Whether you fancy a trip to Sweden’s capital Stockholm, to Abisko National Park to catch the Northern Lights, or to Swedish Lapland to see Santa, Sweden has plenty of sights up its sleeve.

<>The Scandinavian country uses the Swedish krona as its official currency. Yesterday’s closing pound to krona exchange rate was 1 to 11.029.


Medieval hot spots like Kraków and Gdańsk vie with the lively capital of Warsaw in Poland. Meanwhile, woods, rivers, lakes and hills can be found away from the cities. It has an incredible history to explore, from the turn of the first millennium to its tragic involvement in World War II.

Poland uses the Polish zloty as its currency. The pound to zloty rate at the close of yesterday was 1 to 5.055.

Czech Republic

This fascinating country’s capital, Prague, may be more associated with stag dos than culture these days, but there’s plenty more to Czech Republic than drunken men dressed in morph suits. Prague itself is a historical playground, boasting a medieval core that shows what the city would have looked like 500 years ago. Meanwhile, outside the city there are historic castles and palaces to explore.

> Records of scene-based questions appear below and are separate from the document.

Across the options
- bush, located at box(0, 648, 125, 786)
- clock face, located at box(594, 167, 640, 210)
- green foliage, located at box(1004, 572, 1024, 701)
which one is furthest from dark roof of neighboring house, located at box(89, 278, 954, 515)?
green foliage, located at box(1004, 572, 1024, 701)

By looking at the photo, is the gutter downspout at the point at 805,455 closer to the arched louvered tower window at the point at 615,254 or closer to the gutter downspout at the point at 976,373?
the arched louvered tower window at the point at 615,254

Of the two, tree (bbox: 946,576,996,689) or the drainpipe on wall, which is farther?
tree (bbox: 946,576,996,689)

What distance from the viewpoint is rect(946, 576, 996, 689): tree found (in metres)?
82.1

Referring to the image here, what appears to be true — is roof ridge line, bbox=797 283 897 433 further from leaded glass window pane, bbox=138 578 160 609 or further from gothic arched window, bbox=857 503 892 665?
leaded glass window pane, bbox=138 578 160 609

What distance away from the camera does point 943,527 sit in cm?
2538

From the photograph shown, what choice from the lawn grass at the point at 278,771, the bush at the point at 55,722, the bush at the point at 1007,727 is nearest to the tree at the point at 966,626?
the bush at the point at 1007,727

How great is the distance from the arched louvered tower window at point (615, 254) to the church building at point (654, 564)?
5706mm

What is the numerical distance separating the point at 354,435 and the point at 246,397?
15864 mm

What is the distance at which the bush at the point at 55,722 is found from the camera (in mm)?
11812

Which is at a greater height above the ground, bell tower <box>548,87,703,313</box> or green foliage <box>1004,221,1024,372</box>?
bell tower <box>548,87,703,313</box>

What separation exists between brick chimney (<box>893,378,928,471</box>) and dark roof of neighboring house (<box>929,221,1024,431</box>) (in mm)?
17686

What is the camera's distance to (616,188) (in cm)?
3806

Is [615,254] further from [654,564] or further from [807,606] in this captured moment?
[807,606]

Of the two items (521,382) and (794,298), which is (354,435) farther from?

The country uses the Czech koruna as currency. The pound to koruna rate was 31.29 at the close of play on 17 January.


This Scandinavian country has been making waves recently as the concept of hygge (a feeling or mood that comes from taking genuine pleasure in making ordinary, everyday moments more meaningful, beautiful or special) has gained popularity and swept across Europe. Denmark’s landscape is defined by water and boasts many islands, each with its own unique character.

It uses the Danish krone; the pound to krone rate finished at 1 to 8.60 yesterday.


Romania has something for everyone. Urban animals will get a kick out of the vibrant city of Bucharest, while vampire hunters will love the many spooky castles perched on rocky hilltops that inspired the legend of Dracula.

The local currency is the Romanian leu. At the close of yesterday the pound to leu rate was 1 to 5.21.


Finally, guess where else doesn’t use the euro? The United Kingdom! Now could be the perfect time for a staycation, eliminating the need to buy currency. From the beaches of Cornwall to the stunning wilds of the Lake District, the UK has plenty of beautiful holiday destinations to explore.